WHAT THE TASK REQUIRES ->
Strip out the pictures and output each remaining line of the data word for word.

----- SUPPLIED RECORDS

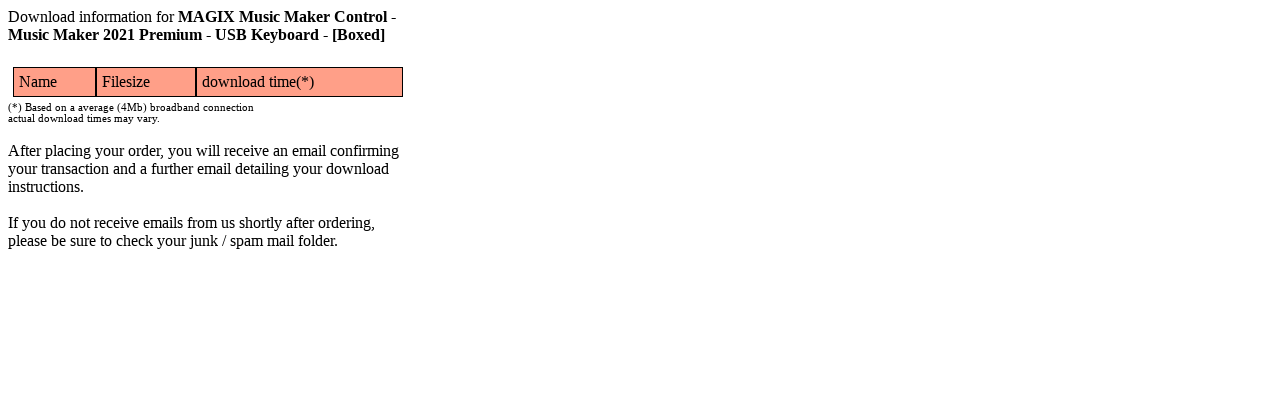

--- FILE ---
content_type: text/html
request_url: https://downloadbuyer.com/products/downloadinfo/3789
body_size: 517
content:
<div style="width: 400px; height: 375px; overflow: auto">
Download information for <b>MAGIX Music Maker Control - Music Maker 2021 Premium - USB Keyboard - [Boxed]</b>
<br /><br />
<table class="downloadinfo" cellspacing=0 width="400" style="padding: 5px;")>
<tr><td style="padding: 5px;border: 1px solid #000;background-color:#FF9F88;">Name</td> <td style="padding: 5px;border: 1px solid #000;background-color:#FF9F88;">Filesize</td> <td style="padding: 5px;border: 1px solid #000;background-color:#FF9F88;">download time(*)</td></tr><tr></tr></table>
<div style="font-size: 8pt;">
(*) Based on a average (4Mb) broadband connection<br />actual download times may vary.
</div>
<br />
After placing your order, you will receive an email confirming your transaction and a further email detailing your download instructions.
<br /><br />
If you do not receive emails from us shortly after ordering, please be sure to check your junk / spam mail folder.
</div>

----------

ANSWER TO THE EXERCISE ->
--- FILE ---
content_type: text/html
request_url: https://downloadbuyer.com/products/downloadinfo/3789
body_size: 517
content:
<div style="width: 400px; height: 375px; overflow: auto">
Download information for <b>MAGIX Music Maker Control - Music Maker 2021 Premium - USB Keyboard - [Boxed]</b>
<br /><br />
<table class="downloadinfo" cellspacing=0 width="400" style="padding: 5px;")>
<tr><td style="padding: 5px;border: 1px solid #000;background-color:#FF9F88;">Name</td> <td style="padding: 5px;border: 1px solid #000;background-color:#FF9F88;">Filesize</td> <td style="padding: 5px;border: 1px solid #000;background-color:#FF9F88;">download time(*)</td></tr><tr></tr></table>
<div style="font-size: 8pt;">
(*) Based on a average (4Mb) broadband connection<br />actual download times may vary.
</div>
<br />
After placing your order, you will receive an email confirming your transaction and a further email detailing your download instructions.
<br /><br />
If you do not receive emails from us shortly after ordering, please be sure to check your junk / spam mail folder.
</div>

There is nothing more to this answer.